Supplements containing Olive Leaf Extract, according to the manufacturers, reduce the rate at which aging takes place and protect the skin against UV radiation. Ten years ago researchers at the King Saud University in Saudi Arabia published an animal study, which suggests that Olive Leaf Extract may also help weight loss. According to the Saudis, this phenol-rich extract boosts the concentration of active thyroid hormones in the blood.
The fruits and leaves of the olive tree, Olea europaea, are packed with compounds like hydroxytyrosol [shown below, formula 1], oleuropein [formula 2] and oleocanthal [formula 3]. These are all antioxidants.
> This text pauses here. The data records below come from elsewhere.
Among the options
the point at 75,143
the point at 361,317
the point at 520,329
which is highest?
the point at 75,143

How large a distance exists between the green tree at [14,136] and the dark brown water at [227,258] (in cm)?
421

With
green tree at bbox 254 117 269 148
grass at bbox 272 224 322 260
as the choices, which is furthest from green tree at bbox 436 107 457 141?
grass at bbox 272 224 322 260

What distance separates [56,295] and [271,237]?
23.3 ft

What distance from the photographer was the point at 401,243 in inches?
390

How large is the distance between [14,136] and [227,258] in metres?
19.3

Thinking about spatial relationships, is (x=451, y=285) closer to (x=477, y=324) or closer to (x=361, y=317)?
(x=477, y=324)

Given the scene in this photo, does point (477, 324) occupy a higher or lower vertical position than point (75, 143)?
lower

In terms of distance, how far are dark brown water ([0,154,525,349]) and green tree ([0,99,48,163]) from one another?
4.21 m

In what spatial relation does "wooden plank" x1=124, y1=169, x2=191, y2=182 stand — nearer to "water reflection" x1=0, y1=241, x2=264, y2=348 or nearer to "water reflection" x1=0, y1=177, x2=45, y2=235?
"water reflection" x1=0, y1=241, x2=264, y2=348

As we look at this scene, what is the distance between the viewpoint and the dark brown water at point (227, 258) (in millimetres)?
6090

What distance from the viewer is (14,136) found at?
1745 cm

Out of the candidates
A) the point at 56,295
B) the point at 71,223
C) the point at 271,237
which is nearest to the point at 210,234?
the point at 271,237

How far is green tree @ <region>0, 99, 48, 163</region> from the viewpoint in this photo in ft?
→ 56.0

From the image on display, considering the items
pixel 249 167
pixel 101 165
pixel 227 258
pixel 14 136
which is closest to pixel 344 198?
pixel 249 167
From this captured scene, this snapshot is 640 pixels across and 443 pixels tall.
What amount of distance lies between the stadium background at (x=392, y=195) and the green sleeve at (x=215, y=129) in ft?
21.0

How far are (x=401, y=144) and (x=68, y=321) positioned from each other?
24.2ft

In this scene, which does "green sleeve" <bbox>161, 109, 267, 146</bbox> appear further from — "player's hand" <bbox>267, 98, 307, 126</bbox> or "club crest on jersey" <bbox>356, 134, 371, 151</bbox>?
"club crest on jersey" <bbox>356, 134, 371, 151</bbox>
If you give them to mice exposed to UV radiation, then they delay the skinís aging. [Phytother Res. 2010 Jul; 24(7): 995-1003.] Moreover, the olive phenols have been shown to inhibit the development of skin cancer in similar experiments. [Int J Cancer. 2011 Apr 15;128(8):1955-65.]
In a study published in 2002 in Phytotherapy Research, the researchers looked at another effect of the phenols in Olea europaea. Because administration of Olive Leaf Extract in animal experiments had led to a reduced glucose level and less lipids in the blood, the Saudi researchers wondered whether Olive Leaf Extract, by raising the amount of thyroid hormones in the body, boosted metabolism.
The researchers gave male rats weighing 125-150 g homemade water-based Olive Leaf Extract orally for 14 days. The maximal dose was 0.5 mg per day. That works out at 4 mg per kg bodyweight. For humans, that would be about 50 mg extract per day. That's not a lot. Drug stores sell capsules containing 150 mg Olive Leaf Extract.
In the rats that were given 500 micrograms Olive Leaf Extract, the concentration of the T3 hormone rose by a factor of 2.5. This would be enough to make people wanting to lose weight faster notice a change.
The researchers suspect that the phenols in Olive Leaf Extract make the enzyme 5'-deiodinase work harder. This enzyme converts the less active thyroid hormone T4 into the more active T3.
Phytother Res. 2002 May;16(3):286-7.